• Twoje zadania:
a - Przedstaw w formie krótkiej listy akapit fragmentu o meczu derbowym, który zaczyna się od słów „Jan Ząbik - trener Unibaxu”. Zachowaj jego najważniejsze informacje.
b - Podejmij wątek fragmentu o meczu derbowym i dopisz jego dalszy ciąg, zaczynając tuż po ostatnim zdaniu.

• Wybrany fragment:
Swoją jazdą zaskoczył i zarazem ucieszył nas Matej Kus. Świetnie spisał się w tym spotkaniu. Nie spodziewaliśmy się tego, że zdobędzie tyle punktów. Gratuluję mu i mam nadzieję, że w każdych zawodach będzie przywoził dla nas co najmniej dwa zwycięstwa.

Jan Ząbik - trener Unibaxu - Derby zawsze rządzą się swoimi prawami. Zawodnicy bardzo się starali, walczyli do końca. Może gdyby w zespole Polonii zawodnicy byli w optymalnej formie, to byłoby ciekawiej. Nasi zawodnicy pojechali bardzo dobrze. Ryanowi przydarzyła się wpadka, ale jest to wkalkulowane w wynik. Adrian Miedziński i Chris Holder mogli być zmęczeni po finale w Lesznie, ale dali z siebie wszystko i było widać jak walczyli na torze.

• Zebrane informacje:
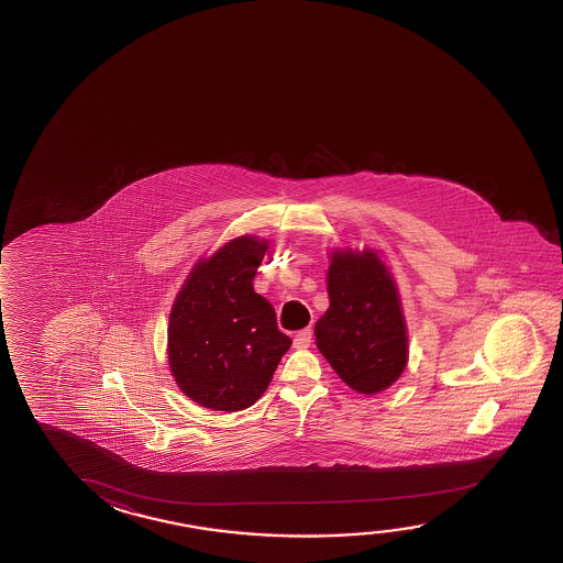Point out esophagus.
Wrapping results in <instances>:
<instances>
[{"label": "esophagus", "instance_id": "obj_1", "mask_svg": "<svg viewBox=\"0 0 563 563\" xmlns=\"http://www.w3.org/2000/svg\"><path fill=\"white\" fill-rule=\"evenodd\" d=\"M312 342V330L311 328H305L301 332H297L294 338V345L297 350H302V347H309Z\"/></svg>", "mask_w": 563, "mask_h": 563}]
</instances>
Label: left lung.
I'll return each instance as SVG.
<instances>
[{"label":"left lung","mask_w":563,"mask_h":563,"mask_svg":"<svg viewBox=\"0 0 563 563\" xmlns=\"http://www.w3.org/2000/svg\"><path fill=\"white\" fill-rule=\"evenodd\" d=\"M330 307L314 327L320 353L345 385L377 395L402 375L408 336L390 272L373 251H334Z\"/></svg>","instance_id":"obj_1"}]
</instances>
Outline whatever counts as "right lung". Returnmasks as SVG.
<instances>
[{"label": "right lung", "mask_w": 563, "mask_h": 563, "mask_svg": "<svg viewBox=\"0 0 563 563\" xmlns=\"http://www.w3.org/2000/svg\"><path fill=\"white\" fill-rule=\"evenodd\" d=\"M268 251L244 235L194 266L168 319V365L180 390L203 408L239 411L268 388L291 345L252 282Z\"/></svg>", "instance_id": "obj_1"}]
</instances>
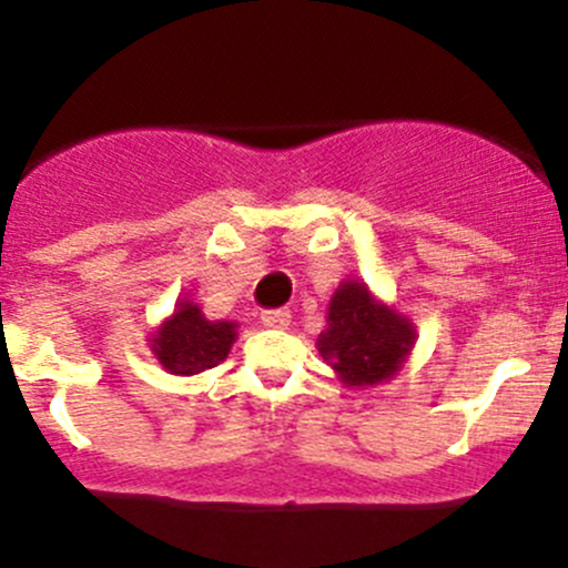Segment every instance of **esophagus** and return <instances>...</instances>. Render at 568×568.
<instances>
[{
    "mask_svg": "<svg viewBox=\"0 0 568 568\" xmlns=\"http://www.w3.org/2000/svg\"><path fill=\"white\" fill-rule=\"evenodd\" d=\"M288 321H291L288 307H277V311L261 313V324L266 326V329H283V326H288Z\"/></svg>",
    "mask_w": 568,
    "mask_h": 568,
    "instance_id": "34e87169",
    "label": "esophagus"
}]
</instances>
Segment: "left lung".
<instances>
[{
	"mask_svg": "<svg viewBox=\"0 0 568 568\" xmlns=\"http://www.w3.org/2000/svg\"><path fill=\"white\" fill-rule=\"evenodd\" d=\"M415 337L412 321L374 300L368 285L343 280L332 294L316 346L343 385L374 387L398 374Z\"/></svg>",
	"mask_w": 568,
	"mask_h": 568,
	"instance_id": "1",
	"label": "left lung"
}]
</instances>
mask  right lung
<instances>
[{"instance_id":"add662e5","label":"right lung","mask_w":568,"mask_h":568,"mask_svg":"<svg viewBox=\"0 0 568 568\" xmlns=\"http://www.w3.org/2000/svg\"><path fill=\"white\" fill-rule=\"evenodd\" d=\"M236 326V321H209L194 302H178L173 316L153 332L151 352L170 374H203L227 357L239 337Z\"/></svg>"}]
</instances>
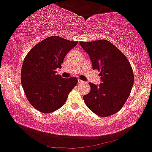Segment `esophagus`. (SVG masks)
I'll return each instance as SVG.
<instances>
[{"label": "esophagus", "instance_id": "obj_1", "mask_svg": "<svg viewBox=\"0 0 152 152\" xmlns=\"http://www.w3.org/2000/svg\"><path fill=\"white\" fill-rule=\"evenodd\" d=\"M78 83H79V84H86V82H85V81H83L82 80H81V79H79V81H78Z\"/></svg>", "mask_w": 152, "mask_h": 152}]
</instances>
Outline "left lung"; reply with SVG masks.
Segmentation results:
<instances>
[{
	"instance_id": "obj_1",
	"label": "left lung",
	"mask_w": 152,
	"mask_h": 152,
	"mask_svg": "<svg viewBox=\"0 0 152 152\" xmlns=\"http://www.w3.org/2000/svg\"><path fill=\"white\" fill-rule=\"evenodd\" d=\"M89 54L93 69L100 71L99 86L89 82V94L84 95L86 106L100 117L118 113L127 101L133 87V71L124 54L106 39L80 42Z\"/></svg>"
}]
</instances>
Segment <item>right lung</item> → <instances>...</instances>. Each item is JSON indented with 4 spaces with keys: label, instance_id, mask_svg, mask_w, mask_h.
Returning <instances> with one entry per match:
<instances>
[{
    "label": "right lung",
    "instance_id": "right-lung-1",
    "mask_svg": "<svg viewBox=\"0 0 152 152\" xmlns=\"http://www.w3.org/2000/svg\"><path fill=\"white\" fill-rule=\"evenodd\" d=\"M77 43L51 36L33 47L24 58L21 85L30 104L41 113H50L61 108L77 84V78L64 79L56 73L65 56Z\"/></svg>",
    "mask_w": 152,
    "mask_h": 152
}]
</instances>
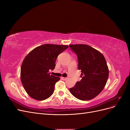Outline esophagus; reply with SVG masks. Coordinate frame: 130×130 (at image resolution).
<instances>
[{
	"label": "esophagus",
	"mask_w": 130,
	"mask_h": 130,
	"mask_svg": "<svg viewBox=\"0 0 130 130\" xmlns=\"http://www.w3.org/2000/svg\"><path fill=\"white\" fill-rule=\"evenodd\" d=\"M61 79H62V80H67V77H61Z\"/></svg>",
	"instance_id": "esophagus-1"
}]
</instances>
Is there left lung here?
I'll list each match as a JSON object with an SVG mask.
<instances>
[{"instance_id": "1", "label": "left lung", "mask_w": 130, "mask_h": 130, "mask_svg": "<svg viewBox=\"0 0 130 130\" xmlns=\"http://www.w3.org/2000/svg\"><path fill=\"white\" fill-rule=\"evenodd\" d=\"M77 55L78 69L82 79L69 90L77 99L87 101L93 99L103 90L107 81L109 70L103 55L86 44L69 45Z\"/></svg>"}]
</instances>
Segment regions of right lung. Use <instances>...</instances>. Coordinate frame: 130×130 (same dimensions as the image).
I'll use <instances>...</instances> for the list:
<instances>
[{
  "instance_id": "right-lung-1",
  "label": "right lung",
  "mask_w": 130,
  "mask_h": 130,
  "mask_svg": "<svg viewBox=\"0 0 130 130\" xmlns=\"http://www.w3.org/2000/svg\"><path fill=\"white\" fill-rule=\"evenodd\" d=\"M67 45L46 44L39 46L27 55L21 69V80L28 95L37 100H44L52 95L55 85L60 78L50 75L59 54Z\"/></svg>"
}]
</instances>
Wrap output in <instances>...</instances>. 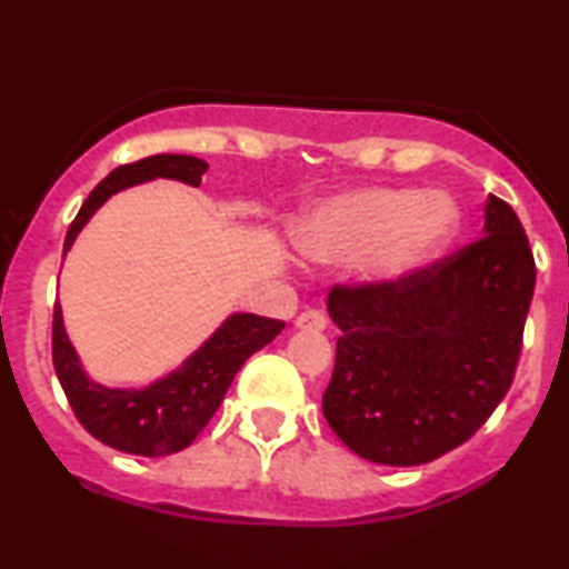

• Wyniki końcowe:
a -
- Jan Ząbik, trener Unibaxu, podkreśla, że derby zawsze rządzą się swoimi prawami.
- Zawodnicy bardzo się starali i walczyli do końca.
- Gdyby zawodnicy Polonii byli w optymalnej formie, mecz mógłby być ciekawszy.
- Zawodnicy Unibaxu pojechali bardzo dobrze, a wpadka Ryana była wkalkulowana w wynik.
- Adrian Miedziński i Chris Holder mogli być zmęczeni po finale w Lesznie, ale dali z siebie wszystko i walczyli na torze.

b -
Matej Kus - Unibax - Jestem bardzo zadowolony z tego wyniku. W tak ważnym meczu dla Torunia moje 11 punktów to całkiem niezły rezultat. Cieszę się, że wygraliśmy ten pojedynek. Mam nadzieję, że od tego spotkania moje występy w Polsce będą równie udane. Świetnie się czuję na przyczepnych torach, jestem na nich bardzo szybki. Mogłem spokojnie jechać po zewnętrznej. Zawsze jak odpowiednio dopasuję sprzęt z torem stać mnie na tak dobry wynik, poza tym wiedziałem, że ten mecz był wyjątkowy dla Torunia. Atmosfera na trybunach była wspaniała. Kibice obu drużyn wspaniale dopingowali swoich zawodników. Nigdzie nie spotkałem się z takim dopingiem. Oprawa toruńskich fanów była bardzo efektowna. Chciałbym cały czas jeździć w takich spotkaniach.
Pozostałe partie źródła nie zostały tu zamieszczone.